The dwellings at Howar were only revealed after coastal erosion revealed a midden heap and a glimpse of stone walls. It took an enormous effort by archaeologists, who had to shift over 2 metres of sand before the two stone buildings were laid bare.

Historic Scotland bills the Knap of Howar as the oldest stone dwellings in north-western Europe. The houses date to the early Neolithic, before the famous stone village at Skara Brae, and at roughly the same period as the numerous chambered tombs that are scattered around Orkney. Radiocarbon tests suggest that the Knap of Howar was occupied from around 3600 BC to 3100 BC.

The site at Howar consists of two oblong buildings with extremely thick stone walls. Both buildings have very low entrances, both facing towards the sea. One of the buildings is larger and is linked to the smaller structure by a low stone-lined passageway, suggesting that the smaller building was a workshop, added onto the dwelling at a later date. Though the buildings are now close to the shore, when built they would have stood well inland.

The walls are over 5 feet high, and inside are beds, storage areas, fireplaces, and internal screens, all made from stone slabs. Remains of post holes show the pattern of timber supports used for the roof. There was a central fireplace, so presumably smoke from the fire would have simply risen straight up through a hole in the roof. There s a low stone bench around the wall of the outer chamber. The inner chamber was presumably used as a kitchen, and remains of two querns for grinding grain were found on the floor.

The smaller 'workshop' hut was divided into 3 sections by stone slabs. There were 2 entrances; one from the long end of the structure and the other directly through the shared wall with the farmhouse. Both entrances were blocked, suggesting that the workshop fell out of use at some point.

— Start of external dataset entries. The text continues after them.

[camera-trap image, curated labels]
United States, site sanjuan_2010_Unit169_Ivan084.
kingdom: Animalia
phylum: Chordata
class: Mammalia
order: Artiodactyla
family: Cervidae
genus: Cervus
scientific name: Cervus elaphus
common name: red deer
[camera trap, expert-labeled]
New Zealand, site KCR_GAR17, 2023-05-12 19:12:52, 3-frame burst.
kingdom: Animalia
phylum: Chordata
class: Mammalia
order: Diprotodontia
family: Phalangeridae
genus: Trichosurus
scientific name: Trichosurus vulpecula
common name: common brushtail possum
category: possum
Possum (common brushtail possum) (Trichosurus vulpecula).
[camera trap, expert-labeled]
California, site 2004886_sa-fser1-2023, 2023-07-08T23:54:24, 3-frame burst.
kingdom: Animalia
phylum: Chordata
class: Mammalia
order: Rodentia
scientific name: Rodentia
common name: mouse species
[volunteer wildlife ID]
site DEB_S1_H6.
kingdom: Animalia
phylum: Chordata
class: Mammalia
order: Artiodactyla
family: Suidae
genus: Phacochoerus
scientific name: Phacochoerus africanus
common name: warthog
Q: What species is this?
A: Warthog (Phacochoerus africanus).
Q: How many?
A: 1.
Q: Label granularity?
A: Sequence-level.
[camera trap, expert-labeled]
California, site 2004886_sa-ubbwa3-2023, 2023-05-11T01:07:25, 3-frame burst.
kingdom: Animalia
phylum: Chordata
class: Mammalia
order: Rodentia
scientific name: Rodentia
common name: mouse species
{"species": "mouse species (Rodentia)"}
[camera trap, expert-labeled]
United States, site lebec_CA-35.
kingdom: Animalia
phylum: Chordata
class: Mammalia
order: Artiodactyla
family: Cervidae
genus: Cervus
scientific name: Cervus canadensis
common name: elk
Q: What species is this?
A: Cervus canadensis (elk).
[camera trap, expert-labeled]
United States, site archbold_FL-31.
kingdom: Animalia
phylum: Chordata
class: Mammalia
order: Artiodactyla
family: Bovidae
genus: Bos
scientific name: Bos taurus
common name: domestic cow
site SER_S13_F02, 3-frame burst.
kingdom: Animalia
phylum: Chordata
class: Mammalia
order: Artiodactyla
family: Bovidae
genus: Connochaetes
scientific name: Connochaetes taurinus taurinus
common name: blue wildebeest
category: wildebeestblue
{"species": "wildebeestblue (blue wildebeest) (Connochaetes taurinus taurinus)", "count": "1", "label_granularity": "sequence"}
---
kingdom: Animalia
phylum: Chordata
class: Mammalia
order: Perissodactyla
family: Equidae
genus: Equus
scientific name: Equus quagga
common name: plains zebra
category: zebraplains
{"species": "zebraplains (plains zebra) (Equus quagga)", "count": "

Excavation of the midden heaps outside the buildings shows that the people who lived at Howar kept pigs, sheep, and cattle, gathered shellfish, and grew barley and wheat. Archaeologists have discovered sherds of Unstan ware pottery, named for the chambered cairn on Orkney Mainland.

So what was Howar? Probably a small, isolated farm, with the larger building acting as the farmhouse, linked to a combination workshop and barn. The houses appear to have been built upon an older midden, suggesting that the early Neolithic buildings we see today were merely the newest structures on a site with a long history of habitation.

The Knap of Howar can only be reached by ferry from Kirkwall. It is managed by Historic Scotland and is an open site.